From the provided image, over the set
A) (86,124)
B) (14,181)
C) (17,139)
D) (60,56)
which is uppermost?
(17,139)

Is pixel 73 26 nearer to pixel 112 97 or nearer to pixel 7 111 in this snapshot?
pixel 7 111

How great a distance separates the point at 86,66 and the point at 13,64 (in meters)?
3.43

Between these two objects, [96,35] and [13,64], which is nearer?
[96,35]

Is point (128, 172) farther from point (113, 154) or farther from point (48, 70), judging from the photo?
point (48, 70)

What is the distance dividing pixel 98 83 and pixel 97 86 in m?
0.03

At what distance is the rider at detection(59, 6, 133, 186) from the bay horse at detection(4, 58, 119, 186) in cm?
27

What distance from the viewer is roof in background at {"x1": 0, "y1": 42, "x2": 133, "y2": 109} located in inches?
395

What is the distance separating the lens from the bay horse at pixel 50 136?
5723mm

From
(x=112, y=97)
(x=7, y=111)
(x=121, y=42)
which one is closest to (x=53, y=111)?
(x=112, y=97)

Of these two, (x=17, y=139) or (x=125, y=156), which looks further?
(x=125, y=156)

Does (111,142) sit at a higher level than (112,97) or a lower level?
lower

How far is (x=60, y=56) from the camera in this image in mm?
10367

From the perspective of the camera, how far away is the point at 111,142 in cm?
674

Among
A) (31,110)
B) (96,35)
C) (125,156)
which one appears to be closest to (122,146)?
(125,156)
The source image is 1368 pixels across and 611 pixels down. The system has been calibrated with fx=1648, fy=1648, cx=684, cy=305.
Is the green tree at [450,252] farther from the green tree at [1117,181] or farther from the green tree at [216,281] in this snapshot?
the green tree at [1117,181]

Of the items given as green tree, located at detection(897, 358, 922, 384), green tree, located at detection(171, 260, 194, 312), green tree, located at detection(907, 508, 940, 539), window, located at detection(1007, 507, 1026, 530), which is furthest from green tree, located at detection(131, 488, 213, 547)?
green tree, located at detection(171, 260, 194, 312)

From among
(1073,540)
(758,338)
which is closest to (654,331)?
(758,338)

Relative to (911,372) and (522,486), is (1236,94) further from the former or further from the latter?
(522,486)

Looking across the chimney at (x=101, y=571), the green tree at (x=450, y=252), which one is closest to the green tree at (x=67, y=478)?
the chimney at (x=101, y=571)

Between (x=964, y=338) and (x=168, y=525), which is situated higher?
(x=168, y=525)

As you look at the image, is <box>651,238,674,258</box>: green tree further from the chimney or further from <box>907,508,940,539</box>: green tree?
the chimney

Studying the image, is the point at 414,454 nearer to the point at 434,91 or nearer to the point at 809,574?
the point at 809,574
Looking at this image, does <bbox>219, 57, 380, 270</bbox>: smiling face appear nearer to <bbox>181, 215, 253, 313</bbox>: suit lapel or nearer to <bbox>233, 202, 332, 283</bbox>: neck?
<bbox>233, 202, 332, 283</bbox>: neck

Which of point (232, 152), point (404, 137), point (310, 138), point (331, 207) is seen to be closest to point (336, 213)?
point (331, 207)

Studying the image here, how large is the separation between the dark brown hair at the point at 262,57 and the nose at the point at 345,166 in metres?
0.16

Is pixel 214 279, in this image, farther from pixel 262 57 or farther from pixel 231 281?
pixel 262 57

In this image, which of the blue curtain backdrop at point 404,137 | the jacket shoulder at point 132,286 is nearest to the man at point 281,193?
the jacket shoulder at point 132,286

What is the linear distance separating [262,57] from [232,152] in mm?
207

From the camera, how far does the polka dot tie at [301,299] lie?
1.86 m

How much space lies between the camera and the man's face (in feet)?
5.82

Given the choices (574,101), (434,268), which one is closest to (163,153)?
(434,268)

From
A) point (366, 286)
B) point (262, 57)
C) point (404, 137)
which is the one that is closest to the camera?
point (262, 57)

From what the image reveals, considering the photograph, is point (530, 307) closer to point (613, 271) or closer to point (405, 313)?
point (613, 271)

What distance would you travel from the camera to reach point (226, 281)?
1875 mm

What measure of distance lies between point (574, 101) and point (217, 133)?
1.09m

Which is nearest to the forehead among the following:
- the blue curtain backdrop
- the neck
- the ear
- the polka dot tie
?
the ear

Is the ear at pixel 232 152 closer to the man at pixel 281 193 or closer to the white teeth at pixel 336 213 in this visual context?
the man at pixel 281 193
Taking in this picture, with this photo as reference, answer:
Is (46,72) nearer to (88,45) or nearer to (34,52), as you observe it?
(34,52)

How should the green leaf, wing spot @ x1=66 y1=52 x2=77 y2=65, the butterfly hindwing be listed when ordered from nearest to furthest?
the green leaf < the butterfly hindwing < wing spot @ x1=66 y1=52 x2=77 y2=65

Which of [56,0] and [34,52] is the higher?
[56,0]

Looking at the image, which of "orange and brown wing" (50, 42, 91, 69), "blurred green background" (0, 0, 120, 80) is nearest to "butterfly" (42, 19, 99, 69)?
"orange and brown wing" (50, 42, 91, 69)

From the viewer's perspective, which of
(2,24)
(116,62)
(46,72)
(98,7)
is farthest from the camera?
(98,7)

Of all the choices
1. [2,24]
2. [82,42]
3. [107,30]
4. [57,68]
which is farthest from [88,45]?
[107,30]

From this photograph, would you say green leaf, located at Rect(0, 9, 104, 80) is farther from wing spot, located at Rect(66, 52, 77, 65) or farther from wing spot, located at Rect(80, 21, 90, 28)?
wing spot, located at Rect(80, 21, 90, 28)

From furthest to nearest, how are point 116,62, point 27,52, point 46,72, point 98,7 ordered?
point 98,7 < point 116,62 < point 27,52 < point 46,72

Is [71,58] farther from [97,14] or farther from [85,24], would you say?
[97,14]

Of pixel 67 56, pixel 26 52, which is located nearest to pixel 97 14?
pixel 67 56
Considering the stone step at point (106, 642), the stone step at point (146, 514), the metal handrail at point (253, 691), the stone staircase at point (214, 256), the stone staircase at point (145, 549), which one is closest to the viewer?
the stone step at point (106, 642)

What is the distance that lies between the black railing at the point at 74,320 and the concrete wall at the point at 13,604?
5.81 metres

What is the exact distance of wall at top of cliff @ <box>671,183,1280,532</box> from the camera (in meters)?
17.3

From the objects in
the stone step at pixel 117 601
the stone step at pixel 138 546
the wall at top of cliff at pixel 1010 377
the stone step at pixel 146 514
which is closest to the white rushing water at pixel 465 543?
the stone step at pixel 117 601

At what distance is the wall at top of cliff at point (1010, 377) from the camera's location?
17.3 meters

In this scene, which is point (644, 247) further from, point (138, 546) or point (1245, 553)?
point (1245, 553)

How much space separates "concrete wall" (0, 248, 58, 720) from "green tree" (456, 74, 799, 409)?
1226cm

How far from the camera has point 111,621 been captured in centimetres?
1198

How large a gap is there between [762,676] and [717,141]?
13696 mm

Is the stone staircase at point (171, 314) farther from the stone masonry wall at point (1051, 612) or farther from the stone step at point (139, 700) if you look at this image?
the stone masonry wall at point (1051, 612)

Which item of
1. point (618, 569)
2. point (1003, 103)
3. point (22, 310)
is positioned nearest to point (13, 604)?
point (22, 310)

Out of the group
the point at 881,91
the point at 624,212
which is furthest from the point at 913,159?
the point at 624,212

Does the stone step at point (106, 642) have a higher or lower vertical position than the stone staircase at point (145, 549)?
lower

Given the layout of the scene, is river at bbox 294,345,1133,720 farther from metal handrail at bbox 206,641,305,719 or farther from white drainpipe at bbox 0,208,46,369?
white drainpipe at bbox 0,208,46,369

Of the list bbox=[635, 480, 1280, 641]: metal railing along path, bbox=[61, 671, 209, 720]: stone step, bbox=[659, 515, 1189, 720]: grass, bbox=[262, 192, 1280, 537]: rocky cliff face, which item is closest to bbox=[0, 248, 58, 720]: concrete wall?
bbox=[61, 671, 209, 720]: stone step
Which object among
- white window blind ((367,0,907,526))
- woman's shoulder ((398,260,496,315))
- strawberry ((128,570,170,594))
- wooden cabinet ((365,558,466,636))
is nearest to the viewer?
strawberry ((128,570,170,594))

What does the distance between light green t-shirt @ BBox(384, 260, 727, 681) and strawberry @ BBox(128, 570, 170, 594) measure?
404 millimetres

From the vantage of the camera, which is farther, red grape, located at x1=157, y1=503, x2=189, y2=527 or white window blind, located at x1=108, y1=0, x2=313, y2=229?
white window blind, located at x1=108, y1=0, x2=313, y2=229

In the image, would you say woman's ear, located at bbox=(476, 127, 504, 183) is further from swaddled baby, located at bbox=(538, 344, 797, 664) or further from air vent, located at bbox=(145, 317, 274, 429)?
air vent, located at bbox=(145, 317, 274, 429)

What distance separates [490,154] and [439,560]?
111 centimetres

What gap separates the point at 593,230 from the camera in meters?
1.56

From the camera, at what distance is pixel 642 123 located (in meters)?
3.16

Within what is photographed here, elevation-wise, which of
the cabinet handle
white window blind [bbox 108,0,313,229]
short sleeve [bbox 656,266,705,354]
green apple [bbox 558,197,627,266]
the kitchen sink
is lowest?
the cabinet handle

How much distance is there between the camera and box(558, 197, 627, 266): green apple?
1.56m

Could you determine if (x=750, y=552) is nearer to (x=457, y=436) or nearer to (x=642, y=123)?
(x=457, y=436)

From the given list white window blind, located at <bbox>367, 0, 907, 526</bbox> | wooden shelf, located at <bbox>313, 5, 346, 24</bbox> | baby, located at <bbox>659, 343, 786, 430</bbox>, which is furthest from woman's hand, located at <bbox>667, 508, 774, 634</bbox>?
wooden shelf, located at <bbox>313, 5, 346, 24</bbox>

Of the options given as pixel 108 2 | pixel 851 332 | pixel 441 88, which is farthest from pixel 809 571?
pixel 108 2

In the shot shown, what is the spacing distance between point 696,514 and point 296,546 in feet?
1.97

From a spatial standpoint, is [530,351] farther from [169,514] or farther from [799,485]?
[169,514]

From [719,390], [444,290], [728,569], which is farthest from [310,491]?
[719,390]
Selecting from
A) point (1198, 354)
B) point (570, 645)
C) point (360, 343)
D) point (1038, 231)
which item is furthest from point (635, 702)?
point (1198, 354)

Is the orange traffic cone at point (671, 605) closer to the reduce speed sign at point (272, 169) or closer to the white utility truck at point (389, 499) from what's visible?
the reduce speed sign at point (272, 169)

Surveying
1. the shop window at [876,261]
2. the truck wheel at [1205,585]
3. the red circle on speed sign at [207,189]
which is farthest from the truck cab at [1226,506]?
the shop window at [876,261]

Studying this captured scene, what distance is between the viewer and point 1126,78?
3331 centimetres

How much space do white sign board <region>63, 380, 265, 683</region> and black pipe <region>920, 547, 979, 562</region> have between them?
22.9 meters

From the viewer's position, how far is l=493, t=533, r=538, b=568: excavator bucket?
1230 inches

_AIM_
Rewrite the lines from the one that contains "Is the orange" through the one that contains "3331 centimetres", with "traffic cone" replaced by "safety cone" and everything else unchanged.

_COMPLETED TASK_
Is the orange safety cone at point (671, 605) closer to the reduce speed sign at point (272, 169) or closer to the white utility truck at point (389, 499) from what's visible?
the reduce speed sign at point (272, 169)

Surveying
1. the shop window at [876,261]
2. the truck wheel at [1205,585]
3. the red circle on speed sign at [207,189]
which is farthest from the truck cab at [1226,506]?
the shop window at [876,261]

Studying this captured scene, what distance is between the viewer and point 1126,78?
3331 centimetres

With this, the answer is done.